El factor más importante que determina el sabor del kimchi es la 'fermentación'. Más allá de sazonar las verduras, este proceso permite que las bacterias del ácido láctico se activen y creen ese sabor umami profundo. En lugar de poner el kimchi en la nevera inmediatamente, es recomendable dejarlo a temperatura ambiente durante un día para crear un entorno propicio para estas bacterias. Por lo general, se recomienda dejarlo madurar de 12 horas en verano a 24 horas en invierno antes de refrigerar. Es fundamental evitar la luz solar directa y mantenerlo en un lugar fresco. Si se fermenta demasiado, puede adquirir un olor desagradable; por eso, presiona bien el kimchi hacia abajo para minimizar el contacto con el aire, lo cual acelera la oxidación. Un kimchi bien fermentado es rico en probióticos, excelente para la salud intestinal y posee esa frescura característica que lo convierte en el acompañante estrella de cualquier mesa coreana.

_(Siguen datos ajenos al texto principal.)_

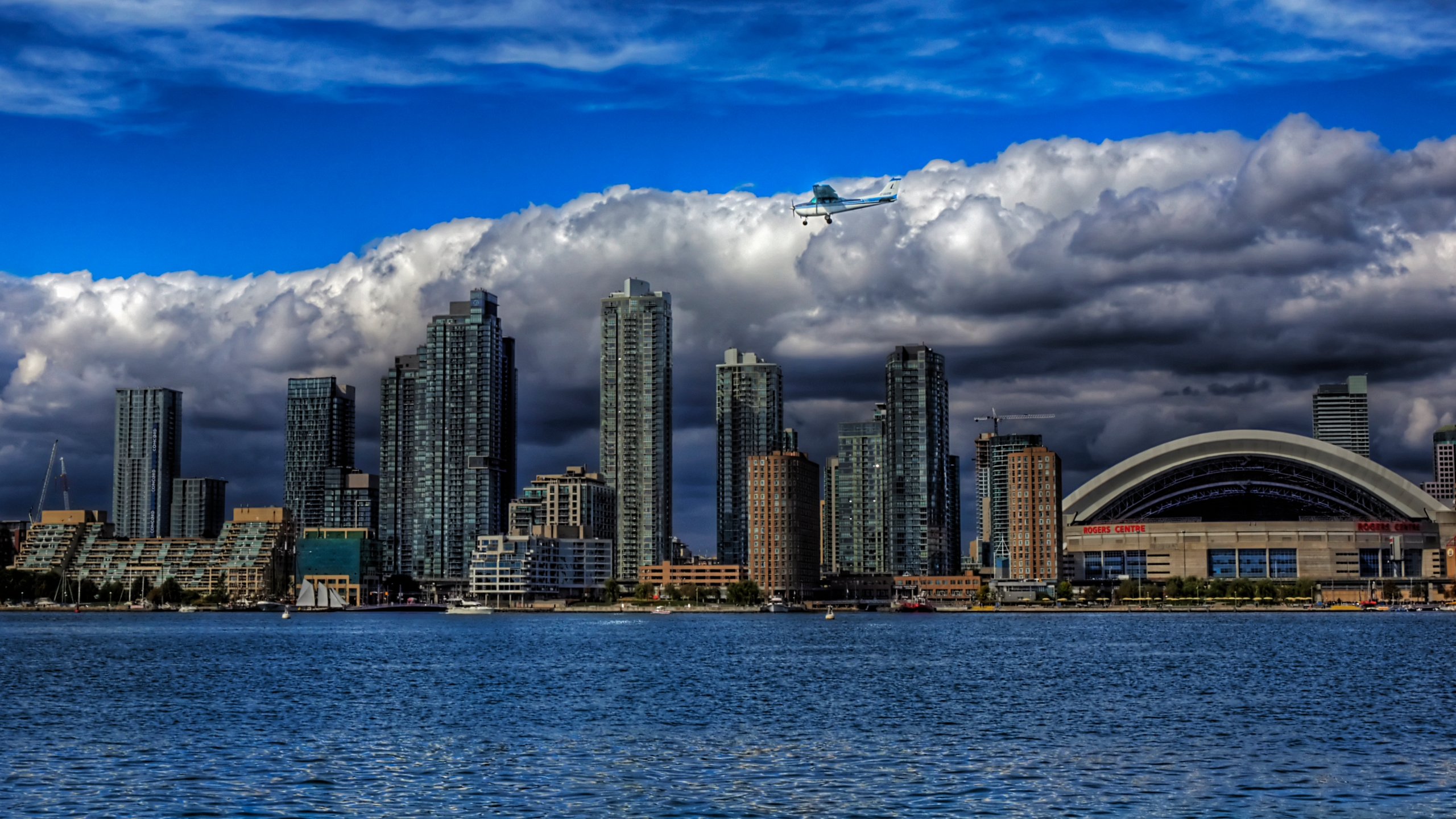 4k Hdr Wallpaper Iphone X Plane Landing On Toronto Island Full Hd Wallpaper And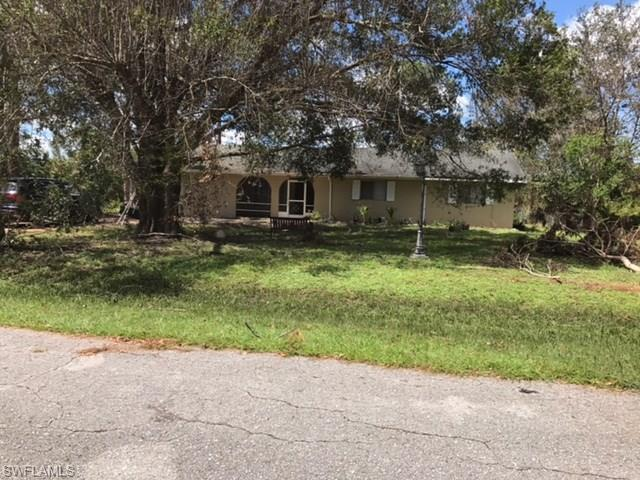 1109 Hibiscus Ave, Lehigh Acres, FL 33972 (MLS #218042518) :: The New Home Spot, Inc.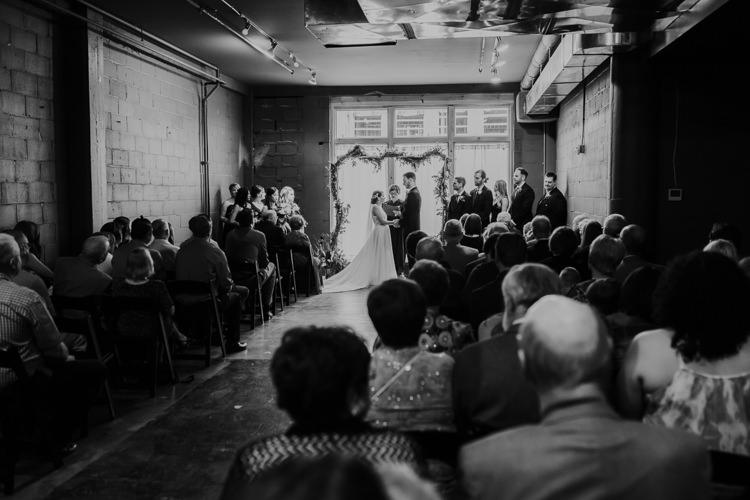 Caitlin & Jeff - Married - Nathaniel Jensen Photography - Omaha Nebraska Wedding Photography - Omaha Nebraska Wedding Photographer-339.jpg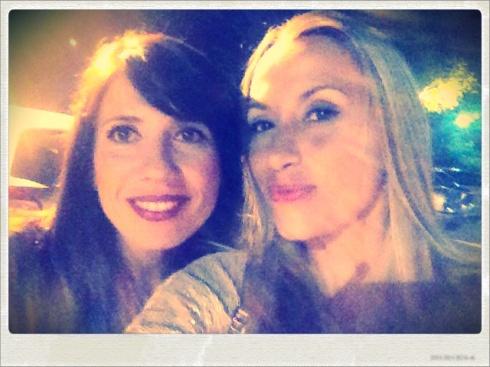 Con mi amiga Rosannita vamos a bailar flamenquito!! :)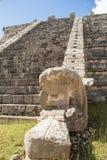 Forntida Mayan pyramiddetalj, Kukulcan tempel på Chichen Itza, Yucatan, Mexico Arkivfoton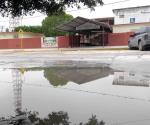 Reportan  aguas negras frente a una escuela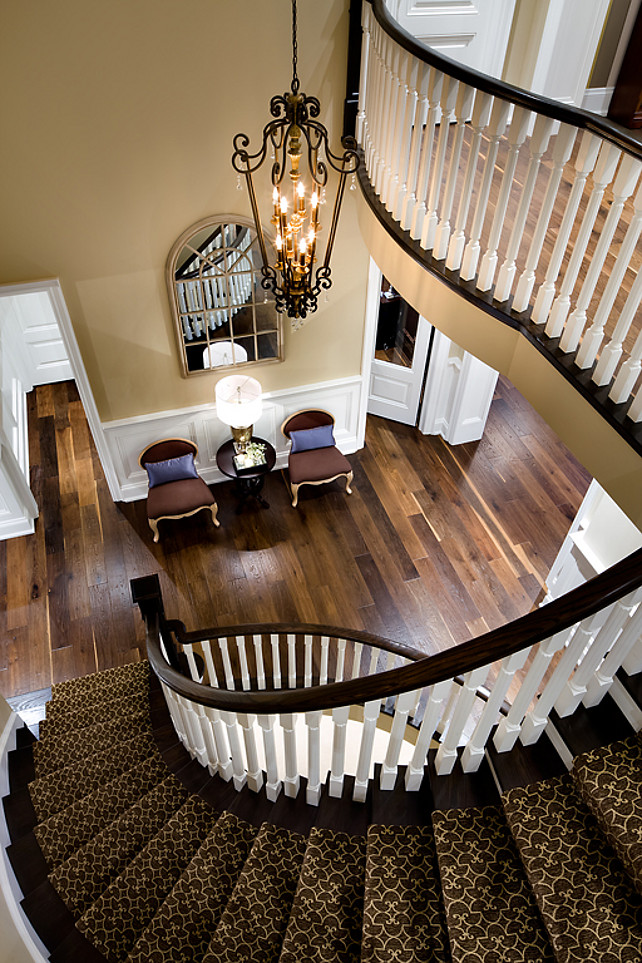 Foyer. Traditional Foyer and Staircase Ideas. #Foyer #Staircase #TraditionalInteriors Designed by Jane Lockhart.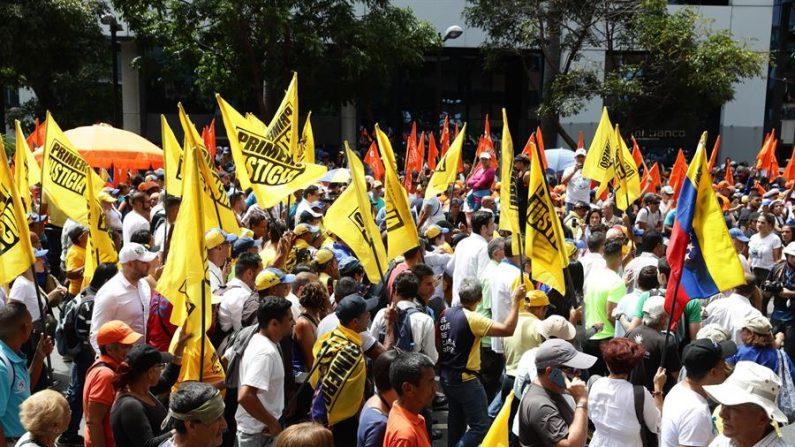 Fotografía de archivo de cientos de personas que asisten a una manifestación en Caracas (Venezuela). EFE/Rayner Peña R./Archivo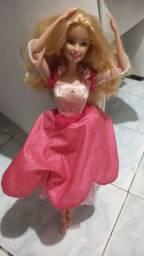 Barbie bailarina saia gira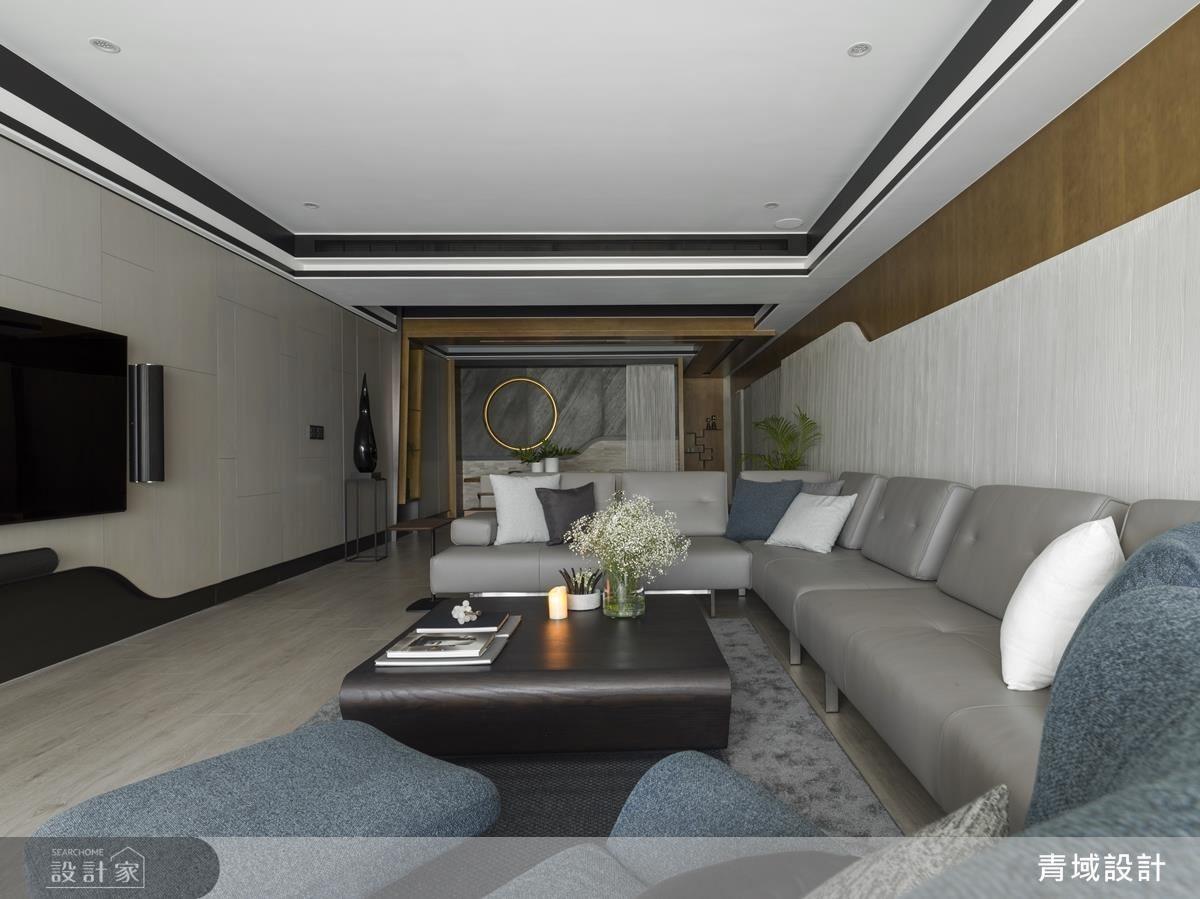 利用現代感的造型弧線為大器、寬敞空間勾勒出氣派感受,更於背牆上方設計燈條,享受日夜光線變化的不同層次。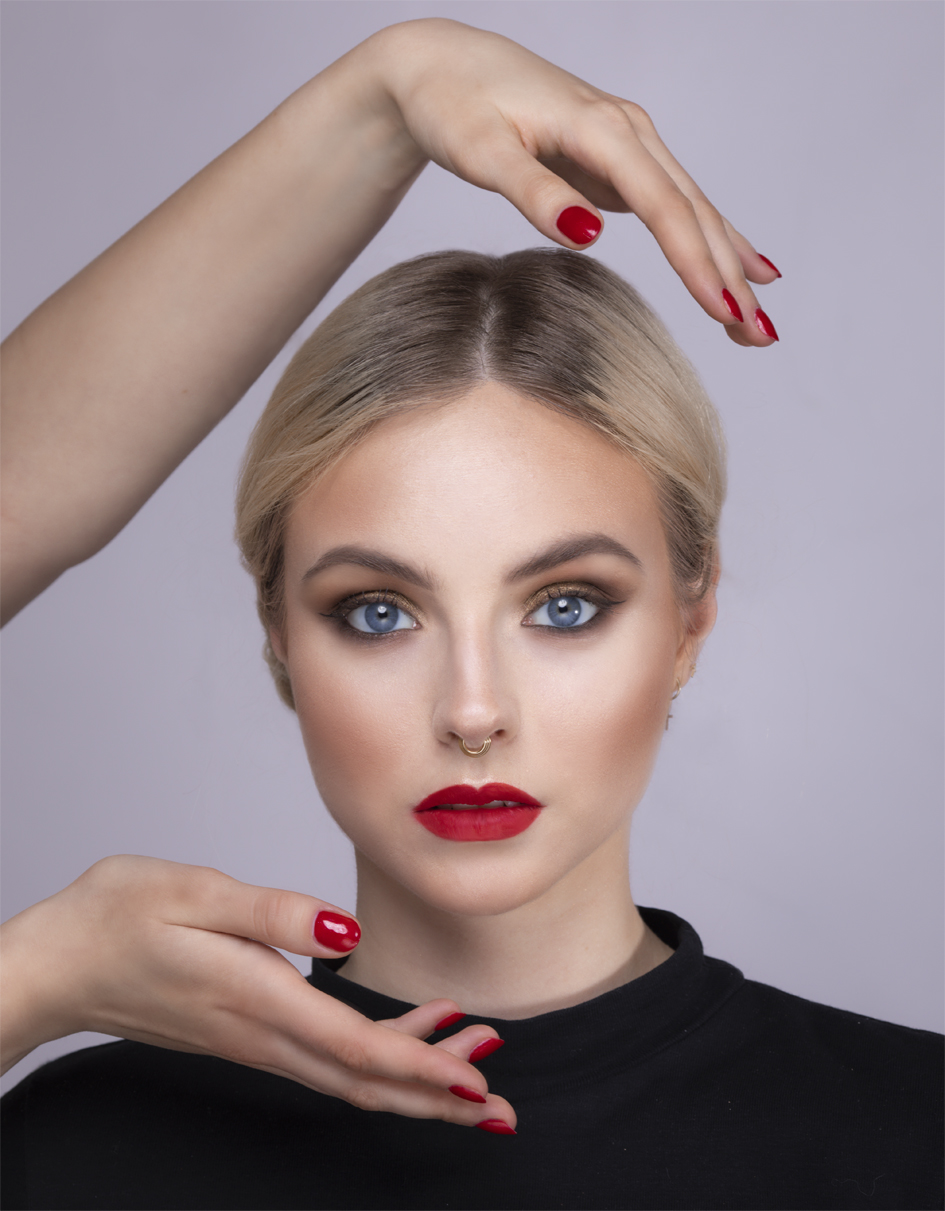 autorką zdjęcia jest Kinga Bartkowska, pozowała Paulina Romanek, make up Karina Radzevich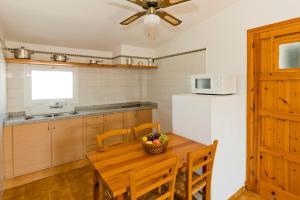 Küche/Küchenzeile in der Unterkunft Apartamentos Sa Caleta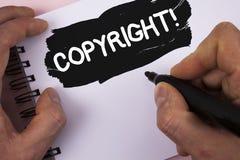 显示版权诱导电话的概念性手文字 企业对照片的文本书面的知识产权海盗行为说不 免版税库存图片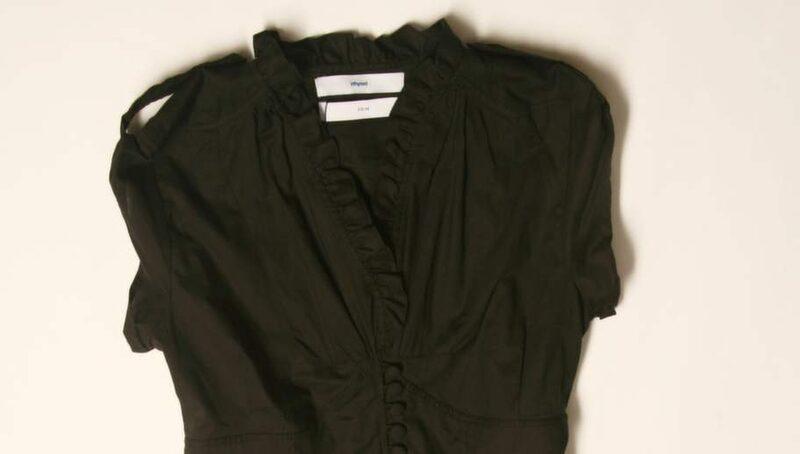 Vänd dina mörka kläder utochin innan du tvättar dem i kallt vatten.
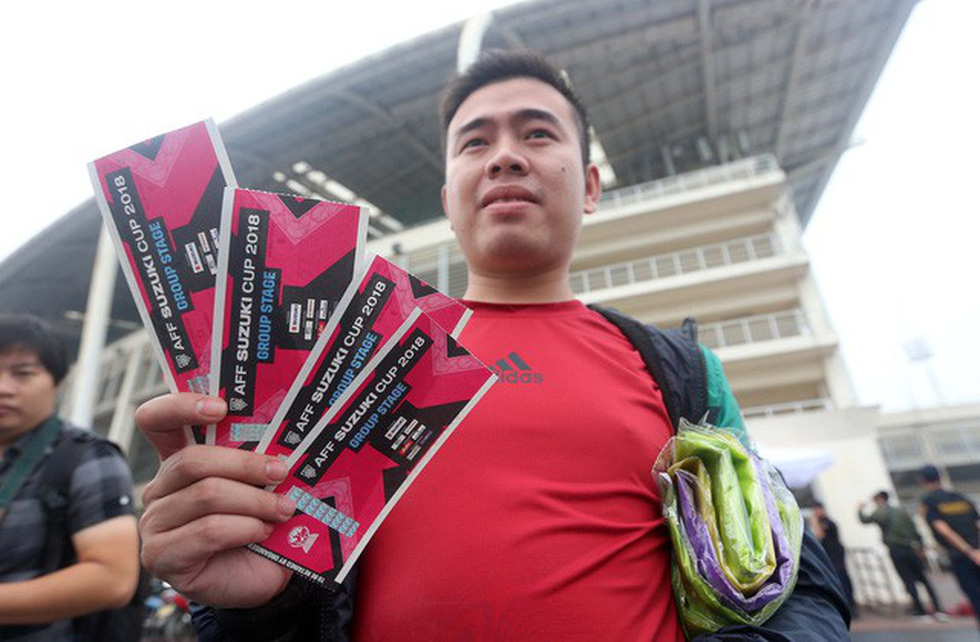 A lucky man successfully buys the very first tickets at the My Dinh Stadium on November 11, 2018. Photo: Tuoi Tre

Consejos inteligentes para mantener el sabor del kimchi por más tiempo

Para preservar el sabor del kimchi en su punto óptimo, el recipiente y el lugar de almacenamiento son clave. Lo ideal es utilizar un frigorífico específico para kimchi, ya que los refrigeradores convencionales sufren cambios de temperatura al abrirse, lo que puede ablandar el kimchi. Si usas una nevera normal, colócalo en la parte más profunda o en el estante inferior. Al servir, utiliza siempre palillos limpios para evitar la contaminación y extrae solo la porción que vas a consumir. Cubrir la superficie con film transparente o hojas de col exterior ayuda a mantener la textura crujiente. Finalmente, no llenes el recipiente hasta el tope; deja un 20% de espacio para evitar que el jugo se desborde debido a los gases de la fermentación. Estos pequeños hábitos garantizan que tu kimchi se mantenga fresco durante un mes o más.